Gratuitous ARP Tuning

The vrrp_garp_* parameters control how aggressively the new MASTER announces its ownership of the VIP:

ParameterValuePurpose
vrrp_garp_master_delay5Delay (seconds) before first GARP after becoming MASTER
vrrp_garp_master_repeat3Number of GARP packets to send initially
vrrp_garp_master_refresh60Send periodic GARPs every 60 seconds
vrrp_garp_master_refresh_repeat2Number of GARP packets per refresh

Periodic GARP refresh is important in environments with switches that have short ARP cache timeouts. Without it, some switches may "forget" the MAC-to-IP mapping and fail to route traffic to the MASTER.

Virtual IP Addresses

The VIP is the address your DNS records point to. When the MASTER takes over, it sends a gratuitous ARP announcing it now owns that IP, causing network switches to update their MAC tables immediately.

Single VIP

virtual_ipaddress {
    192.168.1.100/24 dev eth0 label eth0:vip
}

The label eth0:vip makes the VIP visible with a clear name in ip addr show output, which helps during debugging.

Multiple VIPs

You can assign multiple VIPs for different services:

virtual_ipaddress {
    192.168.1.100/24 dev eth0 label eth0:web
    192.168.1.101/24 dev eth0 label eth0:api
    192.168.1.102/24 dev eth0 label eth0:admin
}

Multi-Interface VIPs

For environments with separate networks for different traffic types:

virtual_ipaddress {
    192.168.1.100/24 dev eth0 label eth0:vip
    10.0.0.100/24 dev eth1 label eth1:internal
}

Active-Active with Multiple VRRP Instances

Instead of having one active and one standby node, you can run active-active by splitting VIPs across two VRRP instances. Each node is MASTER for one VIP and BACKUP for the other:

# On LB1:
vrrp_instance VI_WEB {
    state MASTER
    virtual_router_id 51
    priority 110
    virtual_ipaddress {
        192.168.1.100/24
    }
}

vrrp_instance VI_API {
    state BACKUP
    virtual_router_id 52
    priority 100
    virtual_ipaddress {
        192.168.1.101/24
    }
}
# On LB2:
vrrp_instance VI_WEB {
    state BACKUP
    virtual_router_id 51
    priority 100
    virtual_ipaddress {
        192.168.1.100/24
    }
}

vrrp_instance VI_API {
    state MASTER
    virtual_router_id 52
    priority 110
    virtual_ipaddress {
        192.168.1.101/24
    }
}

With this setup, DNS routes www.example.com to 192.168.1.100 (handled by LB1) and api.example.com to 192.168.1.101 (handled by LB2).

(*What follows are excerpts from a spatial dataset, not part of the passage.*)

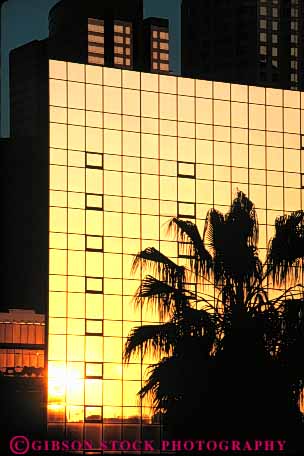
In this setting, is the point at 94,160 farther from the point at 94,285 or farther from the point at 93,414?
the point at 93,414

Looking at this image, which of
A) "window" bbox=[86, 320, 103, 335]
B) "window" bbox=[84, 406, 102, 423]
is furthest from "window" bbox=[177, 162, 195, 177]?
"window" bbox=[84, 406, 102, 423]

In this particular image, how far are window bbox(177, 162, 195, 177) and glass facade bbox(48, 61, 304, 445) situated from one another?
64 millimetres

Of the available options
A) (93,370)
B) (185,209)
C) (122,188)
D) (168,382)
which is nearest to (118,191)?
(122,188)

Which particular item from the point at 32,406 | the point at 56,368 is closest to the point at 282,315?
the point at 56,368

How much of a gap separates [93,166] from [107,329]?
10.0 meters

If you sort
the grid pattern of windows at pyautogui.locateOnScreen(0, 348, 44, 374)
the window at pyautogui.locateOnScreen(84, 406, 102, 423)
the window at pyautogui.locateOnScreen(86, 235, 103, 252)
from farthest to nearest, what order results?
the grid pattern of windows at pyautogui.locateOnScreen(0, 348, 44, 374)
the window at pyautogui.locateOnScreen(86, 235, 103, 252)
the window at pyautogui.locateOnScreen(84, 406, 102, 423)

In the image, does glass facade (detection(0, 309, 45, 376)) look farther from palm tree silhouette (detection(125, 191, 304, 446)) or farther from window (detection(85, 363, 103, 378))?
palm tree silhouette (detection(125, 191, 304, 446))

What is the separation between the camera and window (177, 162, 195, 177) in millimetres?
90750

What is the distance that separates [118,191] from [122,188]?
1.60 feet

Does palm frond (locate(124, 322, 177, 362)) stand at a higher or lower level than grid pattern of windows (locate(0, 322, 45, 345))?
lower

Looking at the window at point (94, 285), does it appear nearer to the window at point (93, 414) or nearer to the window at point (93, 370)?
the window at point (93, 370)

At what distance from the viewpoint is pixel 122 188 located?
88.4 metres

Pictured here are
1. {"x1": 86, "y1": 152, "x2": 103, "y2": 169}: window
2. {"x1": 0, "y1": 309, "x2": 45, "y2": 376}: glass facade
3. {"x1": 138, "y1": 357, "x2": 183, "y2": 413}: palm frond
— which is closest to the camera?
{"x1": 138, "y1": 357, "x2": 183, "y2": 413}: palm frond

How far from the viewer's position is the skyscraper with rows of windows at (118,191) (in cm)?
8488
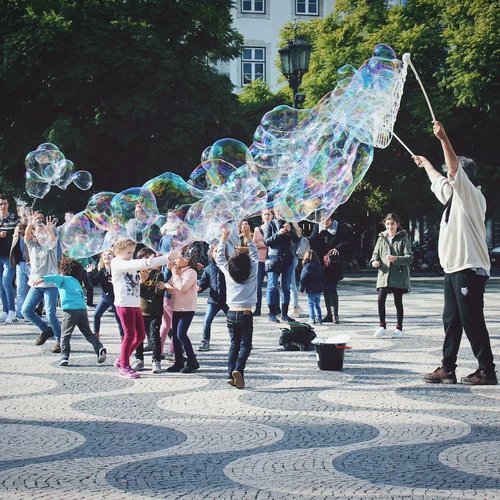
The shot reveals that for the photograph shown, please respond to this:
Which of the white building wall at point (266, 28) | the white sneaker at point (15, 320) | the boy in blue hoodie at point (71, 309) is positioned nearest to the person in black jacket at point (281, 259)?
the white sneaker at point (15, 320)

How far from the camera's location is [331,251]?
1355 centimetres

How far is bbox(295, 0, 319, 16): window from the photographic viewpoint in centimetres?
5412

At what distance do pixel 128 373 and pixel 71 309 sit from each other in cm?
142

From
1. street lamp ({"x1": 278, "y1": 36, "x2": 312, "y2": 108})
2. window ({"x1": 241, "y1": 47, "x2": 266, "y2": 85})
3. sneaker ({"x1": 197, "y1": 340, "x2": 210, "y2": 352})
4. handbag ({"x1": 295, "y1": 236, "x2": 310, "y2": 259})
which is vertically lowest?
sneaker ({"x1": 197, "y1": 340, "x2": 210, "y2": 352})

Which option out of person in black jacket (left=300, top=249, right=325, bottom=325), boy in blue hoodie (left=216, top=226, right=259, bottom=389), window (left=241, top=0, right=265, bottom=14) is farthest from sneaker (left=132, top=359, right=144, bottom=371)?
window (left=241, top=0, right=265, bottom=14)

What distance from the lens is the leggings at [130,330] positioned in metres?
8.48

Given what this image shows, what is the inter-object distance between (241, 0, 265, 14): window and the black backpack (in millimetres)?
46309

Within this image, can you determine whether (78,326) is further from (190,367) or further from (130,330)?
(190,367)

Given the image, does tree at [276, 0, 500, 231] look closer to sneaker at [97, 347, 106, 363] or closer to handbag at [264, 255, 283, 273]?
handbag at [264, 255, 283, 273]

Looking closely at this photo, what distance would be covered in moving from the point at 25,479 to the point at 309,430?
82.1 inches

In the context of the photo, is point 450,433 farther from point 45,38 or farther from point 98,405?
point 45,38

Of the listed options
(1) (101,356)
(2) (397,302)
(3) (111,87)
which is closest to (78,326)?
(1) (101,356)

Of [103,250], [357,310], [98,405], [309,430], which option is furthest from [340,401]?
[357,310]

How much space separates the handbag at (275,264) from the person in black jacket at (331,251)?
666 mm
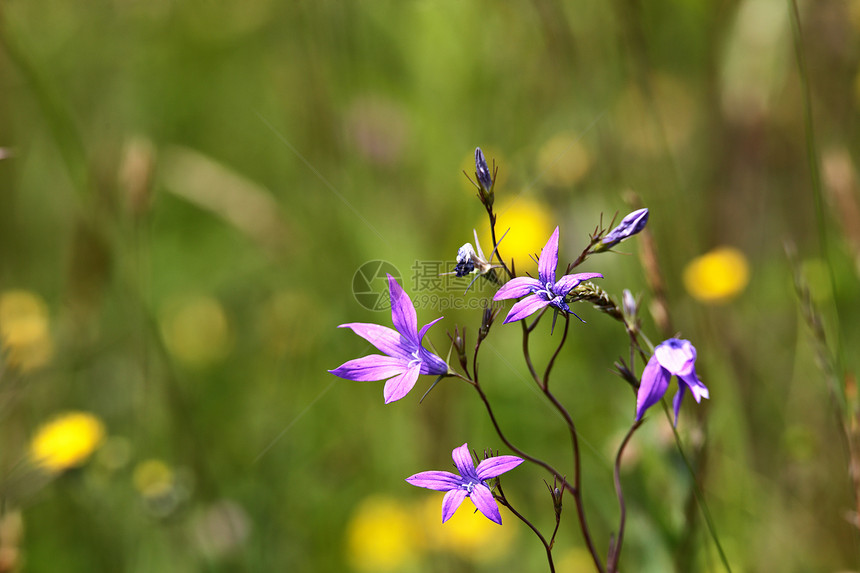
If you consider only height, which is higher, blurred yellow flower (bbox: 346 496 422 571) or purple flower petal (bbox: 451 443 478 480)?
purple flower petal (bbox: 451 443 478 480)

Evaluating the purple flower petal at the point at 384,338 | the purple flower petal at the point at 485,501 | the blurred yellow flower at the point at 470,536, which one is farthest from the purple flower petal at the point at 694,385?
the blurred yellow flower at the point at 470,536

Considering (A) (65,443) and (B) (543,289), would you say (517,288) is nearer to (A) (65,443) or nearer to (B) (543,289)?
(B) (543,289)

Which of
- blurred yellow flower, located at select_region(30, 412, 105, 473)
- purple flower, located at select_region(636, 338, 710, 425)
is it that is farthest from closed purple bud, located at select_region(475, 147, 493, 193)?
blurred yellow flower, located at select_region(30, 412, 105, 473)

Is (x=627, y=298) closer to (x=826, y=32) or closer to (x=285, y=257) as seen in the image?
(x=285, y=257)

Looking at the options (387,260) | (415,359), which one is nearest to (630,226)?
(415,359)

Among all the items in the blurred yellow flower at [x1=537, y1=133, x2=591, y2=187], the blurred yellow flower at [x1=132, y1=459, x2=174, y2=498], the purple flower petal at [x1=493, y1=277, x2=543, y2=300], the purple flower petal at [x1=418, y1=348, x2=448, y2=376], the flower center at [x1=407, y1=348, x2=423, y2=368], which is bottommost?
the blurred yellow flower at [x1=132, y1=459, x2=174, y2=498]

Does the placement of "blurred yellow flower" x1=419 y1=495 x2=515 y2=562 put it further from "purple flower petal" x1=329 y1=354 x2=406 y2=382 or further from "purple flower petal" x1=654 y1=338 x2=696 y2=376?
→ "purple flower petal" x1=654 y1=338 x2=696 y2=376

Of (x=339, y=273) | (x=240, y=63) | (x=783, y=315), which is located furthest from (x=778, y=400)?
(x=240, y=63)
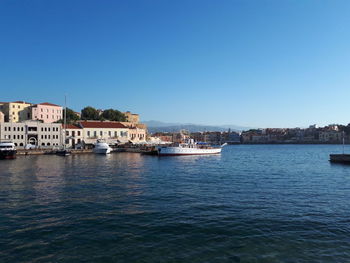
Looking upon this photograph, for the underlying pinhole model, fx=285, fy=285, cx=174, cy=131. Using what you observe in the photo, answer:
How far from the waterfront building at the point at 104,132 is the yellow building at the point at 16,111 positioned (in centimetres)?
2598

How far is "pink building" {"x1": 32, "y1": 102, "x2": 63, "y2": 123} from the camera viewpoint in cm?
8944

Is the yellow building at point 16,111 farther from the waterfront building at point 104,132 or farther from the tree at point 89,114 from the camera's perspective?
the waterfront building at point 104,132

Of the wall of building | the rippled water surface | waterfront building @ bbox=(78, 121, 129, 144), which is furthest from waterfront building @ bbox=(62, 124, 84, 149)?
the rippled water surface

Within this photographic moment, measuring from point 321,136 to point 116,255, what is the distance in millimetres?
216460

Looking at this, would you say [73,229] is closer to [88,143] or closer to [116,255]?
[116,255]

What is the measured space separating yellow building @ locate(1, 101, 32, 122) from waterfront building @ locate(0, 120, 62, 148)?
23.3 metres

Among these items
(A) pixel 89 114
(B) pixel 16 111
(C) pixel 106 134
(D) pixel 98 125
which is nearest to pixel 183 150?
(C) pixel 106 134

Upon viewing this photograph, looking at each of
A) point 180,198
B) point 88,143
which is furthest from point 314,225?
point 88,143

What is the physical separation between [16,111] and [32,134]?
28785 millimetres

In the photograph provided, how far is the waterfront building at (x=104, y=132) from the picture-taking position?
254ft

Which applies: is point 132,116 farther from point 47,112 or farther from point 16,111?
point 16,111

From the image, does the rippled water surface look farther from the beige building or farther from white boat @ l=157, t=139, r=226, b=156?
the beige building

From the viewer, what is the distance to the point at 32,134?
7112 centimetres

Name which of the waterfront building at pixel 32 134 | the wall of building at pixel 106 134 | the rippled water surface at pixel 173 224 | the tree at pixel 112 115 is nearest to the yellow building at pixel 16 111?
the waterfront building at pixel 32 134
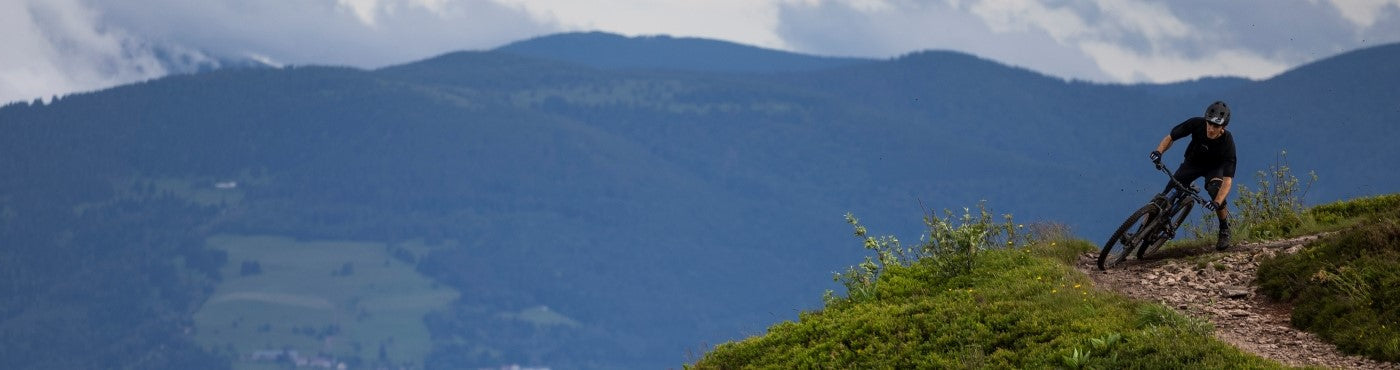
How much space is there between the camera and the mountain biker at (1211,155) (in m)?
18.0

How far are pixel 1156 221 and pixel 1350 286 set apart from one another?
11.9 feet

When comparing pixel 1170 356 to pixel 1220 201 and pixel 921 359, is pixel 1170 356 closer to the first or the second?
pixel 921 359

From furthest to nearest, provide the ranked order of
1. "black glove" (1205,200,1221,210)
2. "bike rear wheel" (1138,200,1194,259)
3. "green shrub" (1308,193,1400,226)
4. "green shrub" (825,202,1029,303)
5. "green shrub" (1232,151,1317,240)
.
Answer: "green shrub" (1232,151,1317,240), "green shrub" (1308,193,1400,226), "bike rear wheel" (1138,200,1194,259), "green shrub" (825,202,1029,303), "black glove" (1205,200,1221,210)

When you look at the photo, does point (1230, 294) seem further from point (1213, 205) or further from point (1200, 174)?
point (1200, 174)

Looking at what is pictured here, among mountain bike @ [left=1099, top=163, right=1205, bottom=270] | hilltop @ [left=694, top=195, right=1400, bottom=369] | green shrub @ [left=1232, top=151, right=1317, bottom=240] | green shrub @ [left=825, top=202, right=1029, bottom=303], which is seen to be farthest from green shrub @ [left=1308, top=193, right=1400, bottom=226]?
green shrub @ [left=825, top=202, right=1029, bottom=303]

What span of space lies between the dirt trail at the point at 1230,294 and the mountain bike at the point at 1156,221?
0.91 ft

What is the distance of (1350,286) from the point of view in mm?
15164

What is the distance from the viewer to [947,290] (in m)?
17.6

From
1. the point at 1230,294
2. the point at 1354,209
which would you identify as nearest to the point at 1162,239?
the point at 1230,294

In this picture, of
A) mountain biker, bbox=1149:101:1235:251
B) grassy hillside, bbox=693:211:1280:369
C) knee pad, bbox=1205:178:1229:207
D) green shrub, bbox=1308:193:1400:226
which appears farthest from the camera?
green shrub, bbox=1308:193:1400:226

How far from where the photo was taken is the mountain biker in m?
18.0

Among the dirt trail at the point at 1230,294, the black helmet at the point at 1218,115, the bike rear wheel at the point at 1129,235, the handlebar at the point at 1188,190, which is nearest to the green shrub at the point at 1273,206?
the dirt trail at the point at 1230,294

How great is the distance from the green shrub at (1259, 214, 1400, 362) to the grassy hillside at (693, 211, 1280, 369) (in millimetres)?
1466

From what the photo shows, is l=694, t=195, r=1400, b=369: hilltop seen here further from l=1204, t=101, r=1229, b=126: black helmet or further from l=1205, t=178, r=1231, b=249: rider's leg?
l=1204, t=101, r=1229, b=126: black helmet
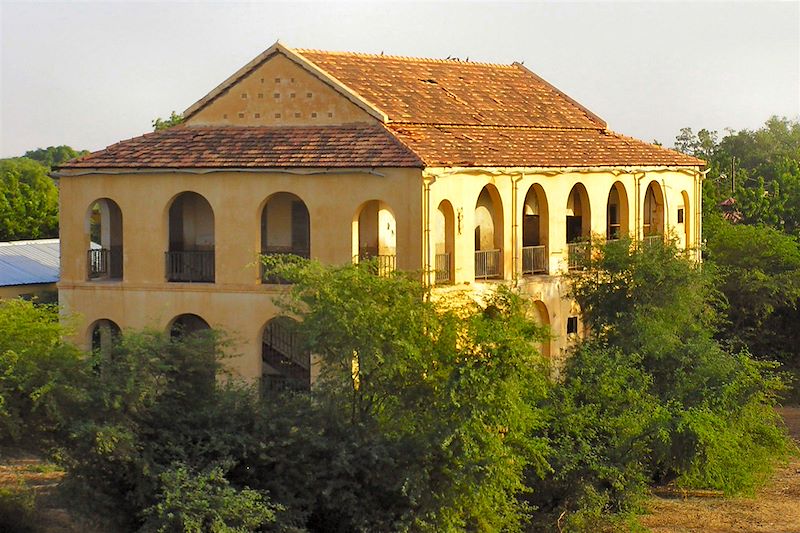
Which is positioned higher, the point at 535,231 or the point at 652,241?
the point at 535,231

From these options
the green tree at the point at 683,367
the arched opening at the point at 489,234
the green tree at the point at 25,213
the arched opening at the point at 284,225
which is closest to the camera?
the green tree at the point at 683,367

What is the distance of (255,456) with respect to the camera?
77.8 feet

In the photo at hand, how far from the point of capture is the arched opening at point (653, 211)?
39438 millimetres

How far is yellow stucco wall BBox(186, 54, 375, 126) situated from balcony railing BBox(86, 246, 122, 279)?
3614mm

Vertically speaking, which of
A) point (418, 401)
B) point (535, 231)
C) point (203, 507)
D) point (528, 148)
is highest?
point (528, 148)

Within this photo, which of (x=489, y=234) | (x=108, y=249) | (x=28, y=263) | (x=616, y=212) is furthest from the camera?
(x=28, y=263)

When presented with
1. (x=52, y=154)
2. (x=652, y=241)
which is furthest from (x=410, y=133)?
(x=52, y=154)

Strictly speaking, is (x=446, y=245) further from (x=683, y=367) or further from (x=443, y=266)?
(x=683, y=367)

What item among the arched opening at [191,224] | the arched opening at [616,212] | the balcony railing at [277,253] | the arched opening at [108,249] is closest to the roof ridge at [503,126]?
the arched opening at [616,212]

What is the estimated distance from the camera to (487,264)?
3312 centimetres

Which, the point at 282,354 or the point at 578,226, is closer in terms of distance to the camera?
the point at 282,354

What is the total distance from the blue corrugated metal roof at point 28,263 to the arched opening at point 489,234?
1384cm

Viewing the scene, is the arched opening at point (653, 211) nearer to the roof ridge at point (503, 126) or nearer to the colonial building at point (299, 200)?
the roof ridge at point (503, 126)

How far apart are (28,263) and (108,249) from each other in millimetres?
11278
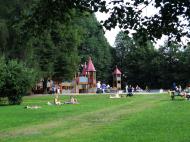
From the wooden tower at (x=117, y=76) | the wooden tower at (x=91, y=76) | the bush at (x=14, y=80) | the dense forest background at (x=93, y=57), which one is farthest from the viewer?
the wooden tower at (x=117, y=76)

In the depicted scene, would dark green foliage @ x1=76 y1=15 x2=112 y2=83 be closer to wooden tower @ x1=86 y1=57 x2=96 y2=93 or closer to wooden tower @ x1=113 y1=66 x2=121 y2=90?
wooden tower @ x1=113 y1=66 x2=121 y2=90

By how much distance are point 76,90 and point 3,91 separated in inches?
1925

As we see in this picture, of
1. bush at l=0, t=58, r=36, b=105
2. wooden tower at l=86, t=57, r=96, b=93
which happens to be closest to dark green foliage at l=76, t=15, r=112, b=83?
wooden tower at l=86, t=57, r=96, b=93

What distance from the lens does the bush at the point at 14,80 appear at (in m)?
42.0

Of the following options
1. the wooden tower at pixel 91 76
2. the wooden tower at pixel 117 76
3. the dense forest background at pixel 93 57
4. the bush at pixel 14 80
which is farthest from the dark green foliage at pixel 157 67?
the bush at pixel 14 80

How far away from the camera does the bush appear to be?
42.0 metres

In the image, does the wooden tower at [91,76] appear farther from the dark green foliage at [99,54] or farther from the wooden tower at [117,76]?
the dark green foliage at [99,54]

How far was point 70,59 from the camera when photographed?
78938 millimetres

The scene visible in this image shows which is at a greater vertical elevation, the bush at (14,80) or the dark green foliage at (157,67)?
the dark green foliage at (157,67)

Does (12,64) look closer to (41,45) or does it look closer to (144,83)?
(41,45)

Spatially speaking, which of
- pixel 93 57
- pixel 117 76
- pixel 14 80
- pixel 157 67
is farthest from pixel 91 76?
pixel 14 80

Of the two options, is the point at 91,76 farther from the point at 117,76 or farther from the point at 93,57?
the point at 93,57

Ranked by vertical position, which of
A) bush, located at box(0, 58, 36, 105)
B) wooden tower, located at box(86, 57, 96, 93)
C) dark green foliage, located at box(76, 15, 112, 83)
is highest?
dark green foliage, located at box(76, 15, 112, 83)

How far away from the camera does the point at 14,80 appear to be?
4241cm
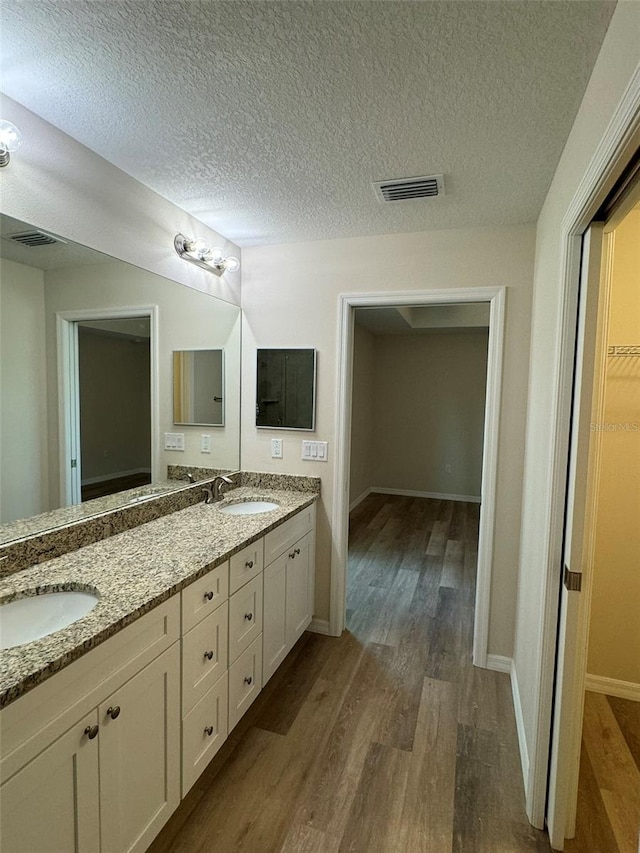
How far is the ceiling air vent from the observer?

Both nodes are actively serving traffic, and either can absorb the other's load during a failure.

Health Check Scripts

The vrrp_script block defines health checks that influence the MASTER election. When a check fails, the node's effective priority drops by the weight value. If this drops the MASTER below the BACKUP's priority, failover occurs.

Basic Process Check

vrrp_script chk_haproxy {
    script "/usr/bin/killall -0 haproxy"
    interval 2      # Check every 2 seconds
    weight -20      # Subtract 20 from priority on failure
    fall 3          # Mark as failed after 3 consecutive failures
    rise 2          # Mark as recovered after 2 consecutive successes
    timeout 2       # Script timeout in seconds
    user root       # User to run the script as
}

The killall -0 command checks if a process exists without sending any signal. Exit code 0 means the process is running; non-zero means it is not found.

HTTP Health Check

For a deeper check that verifies the load balancer is actually serving traffic, not just that the process exists:

#!/bin/bash
# /etc/keepalived/check_http.sh

# Check if HAProxy is responding to HTTP requests
response=$(curl -s -o /dev/null -w "%{http_code}" \
    http://127.0.0.1:80/health \
    --max-time 2 \
    --connect-timeout 1)

if [ "$response" = "200" ]; then
    exit 0
else
    logger -t keepalived "HTTP health check failed: status=$response"
    exit 1
fi

HAProxy Stats Socket Check

The most thorough check queries HAProxy's stats socket to verify backends are available:

#!/bin/bash
# /etc/keepalived/check_haproxy_backends.sh

# Check if HAProxy is running
/usr/bin/killall -0 haproxy 2>/dev/null || exit 1

# Check if at least one backend server is UP
backend_status=$(echo "show stat" | socat stdio /run/haproxy/admin.sock 2>/dev/null | \
    grep "web_servers" | grep -c "UP")

if [ "$backend_status" -ge 1 ]; then
    exit 0
else
    logger -t keepalived "No healthy backends in web_servers pool"
    exit 1
fi

Nginx Health Check

For Keepalived paired with Nginx instead of HAProxy:

#!/bin/bash
# /etc/keepalived/check_nginx.sh

# Check if Nginx master process is running
if ! /usr/bin/pgrep -x nginx > /dev/null 2>&1; then
    logger -t keepalived "Nginx process not found"
    exit 1
fi

# Check if Nginx is actually responding
response=$(curl -s -o /dev/null -w "%{http_code}" \
    http://127.0.0.1/nginx_status \
    --max-time 2 \
    --connect-timeout 1)

if [ "$response" = "200" ]; then
    exit 0
else
    logger -t keepalived "Nginx status check failed: status=$response"
    exit 1
fi

Make all scripts executable:

chmod +x /etc/keepalived/check_http.sh
chmod +x /etc/keepalived/check_haproxy_backends.sh
chmod +x /etc/keepalived/check_nginx.sh

Weight Calculation

Understanding how weights interact with priorities is essential for correct failover behavior:

ScenarioMASTER PriorityWeightEffective PriorityBACKUP PriorityResult
All healthy1100110100LB1 is MASTER
HAProxy down (-20)110-2090100LB2 takes over
HTTP check down (-30)110-3080100LB2 takes over
Both checks fail110-5060100LB2 takes over

The rule: set weights so that the worst-case effective priority of the MASTER is always below the BACKUP's priority. If MASTER is 110 and BACKUP is 100, any weight of -11 or more will trigger failover.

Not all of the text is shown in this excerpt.